The second problem is memory. Admittedly, this is at least partially self-inflicted, as I thought at the time that I got my phone that I would replace it in a year or so. But then the iPhone 6 line turned out to be not what I was looking for (my 5S is already cramped in my jean pocket, so anything bigger is a problem) and I couldn’t bring myself to buy a new phone that wasn’t the newest, with the fastest chip, and so on). Subsequently, we got to a point where, today, if I want to download an app, I have to find another one to delete. Same for podcasts, music, and the like.

I’ve been able to strategically avoid this problem for most of winter into spring primarily by not being away from home wifi and chargers for more than a few days. This doesn’t exactly work for my summer itinerary, however, which includes places that don’t have easy access to streaming and charging, like the woods. This leaves me with a frustrating choice: either I can double down on my current stopgap measures and carry around portable chargers, try to shift major downloads to my iPad (something that would cause disproportionate distress and hardship) and so fourth, or I can bite the bullet and switch over to a new phone.

The main thing that has prevented me from making this leap already is the agonizing decision over which new model to pick. Back in the days when all iPhones were essentially identical except for memory, and later, color, it was a relatively simple matter. Now, I have to factor in size, chip, camera, and how much I value having a headphone jack versus how much I value having the newest and shiniest mode. Previously I had told myself that I would be content to purchase a newer version of my current phone with a better battery and larger memory. However, committing myself to purchase what is currently the oldest model still offered as my phone for the next several years is a difficult pill to swallow.

In a related vein, during my usual cost analysis which I conduct for all nonessential purchases, I came to an interesting revelation.

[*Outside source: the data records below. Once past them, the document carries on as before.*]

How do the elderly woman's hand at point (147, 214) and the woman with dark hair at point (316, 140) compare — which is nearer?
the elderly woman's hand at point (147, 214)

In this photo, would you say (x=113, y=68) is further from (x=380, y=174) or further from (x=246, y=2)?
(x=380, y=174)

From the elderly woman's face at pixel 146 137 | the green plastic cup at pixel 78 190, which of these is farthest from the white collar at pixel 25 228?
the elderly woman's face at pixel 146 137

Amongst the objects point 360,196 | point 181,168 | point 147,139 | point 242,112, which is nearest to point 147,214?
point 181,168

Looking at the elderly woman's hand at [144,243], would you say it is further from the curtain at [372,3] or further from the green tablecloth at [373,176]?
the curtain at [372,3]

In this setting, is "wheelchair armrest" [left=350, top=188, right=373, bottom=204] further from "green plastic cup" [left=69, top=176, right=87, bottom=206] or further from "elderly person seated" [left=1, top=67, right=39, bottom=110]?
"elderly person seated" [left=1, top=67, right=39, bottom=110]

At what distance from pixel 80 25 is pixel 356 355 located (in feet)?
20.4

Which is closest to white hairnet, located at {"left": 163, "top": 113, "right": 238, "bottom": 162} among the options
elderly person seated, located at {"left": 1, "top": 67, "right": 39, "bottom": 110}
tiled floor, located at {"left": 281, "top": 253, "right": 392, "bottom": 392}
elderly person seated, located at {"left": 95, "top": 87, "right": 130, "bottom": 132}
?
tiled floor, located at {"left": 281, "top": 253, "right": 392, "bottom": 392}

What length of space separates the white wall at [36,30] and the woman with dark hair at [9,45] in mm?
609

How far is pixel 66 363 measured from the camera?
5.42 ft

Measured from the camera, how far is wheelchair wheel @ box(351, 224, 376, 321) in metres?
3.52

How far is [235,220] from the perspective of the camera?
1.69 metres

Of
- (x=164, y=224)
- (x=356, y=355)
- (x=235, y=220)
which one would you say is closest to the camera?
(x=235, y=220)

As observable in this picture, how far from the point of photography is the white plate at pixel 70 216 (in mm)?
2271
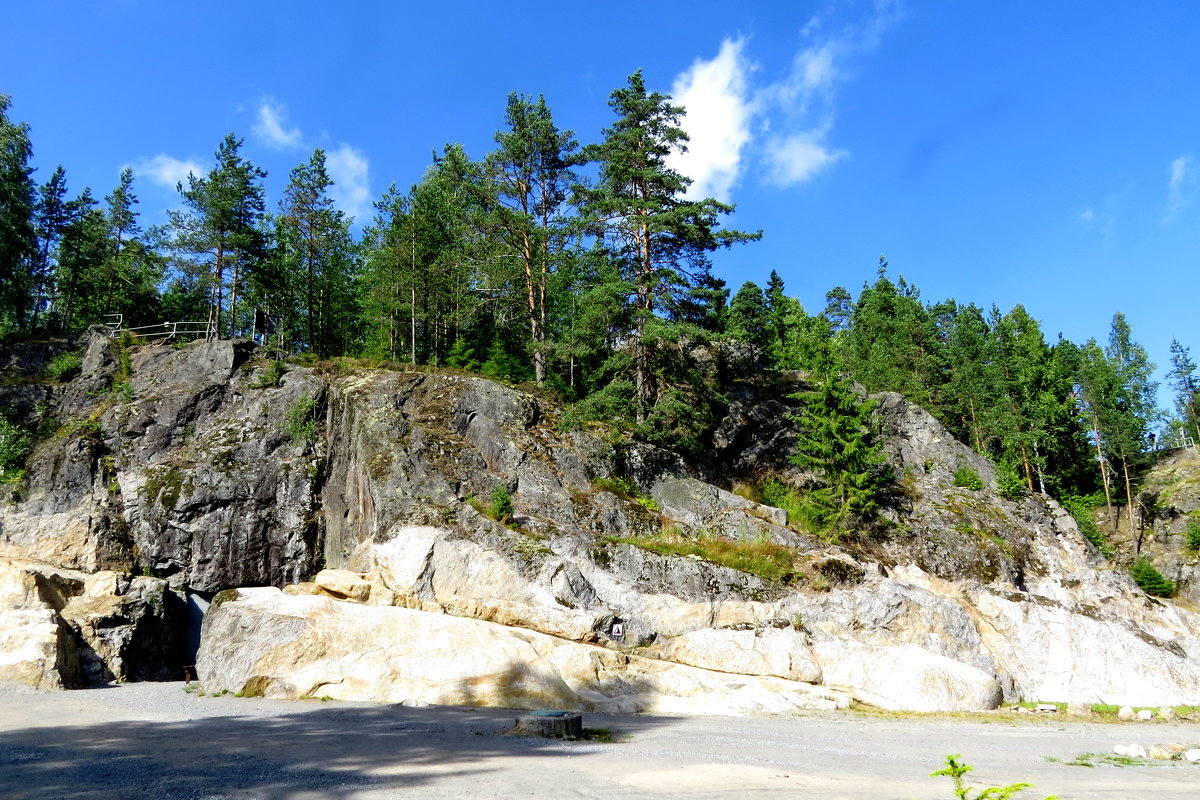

The amount which I was prepared to spend in order to ensure that I could still access the same music which I had been streaming from YouTube while offline in the woods would vastly exceed the cost to subscribe to YouTube Red, which, allegedly, would allow me to download playlists to my phone.

Now, I have never tried YouTube Red, or any other paid streaming service. For that matter, neither I nor anyone in my family have ever paid for any kind of media subscription service (aside from paying for TV and Internet, obviously). This approach is viewed as bafflingly backwards by my friends, who are still trying to convince me to move past my grudges against Steam and Netflix. To my household, however, the notion of paying money for something that doesn’t include some physical good or deed of ownership is absurd. The notion of paying money for something that can be obtained for free is downright heretical. It’s worth noting that a disproportionate share of my family is from an economics background, academically.

Still, the math is pretty compelling. Much as I might loath the idea of not owning physical copies of my music (an idea that is quickly becoming reality regardless of my personal behavior), if we assume that my main motivations for purchasing music in the first place are to support creators I like, and to make sure I still have access to them in those edge cases where direct and constant internet access are untenable, YouTube Red seems, at least on paper, to accomplish both of those goals at a cost which is, if not lower, then at least comparable in the short and intermediate terms. And of course, there is the tangential benefit that I can listen to a far wider variety on a regular basis than if I kept to purchasing music outright.

As if to try and pounce on this temptation, YouTube has launched a new extended free trial offer: three months instead of the regular one. Naturally, a closer examination of the fine print is in order, but it appears that the only catch is signing up for automatically renewing subscription. Assuming that this is indeed the case, this may well prove enough to lure me in, at least for the trial period.

The extended free trial has a signup deadline of July 4th, which incidentally is about a week after the deadline by which I will need to have made arrangements for a new phone, or else lump it with my current one for the purposes of my summer travels. At present I am leaning towards the idea that I will move forward with both of these plans under the auspicious title of “Project Crimson”. Though it would be a trial by fire for a new technological routine, the potential benefits are certainly enticing.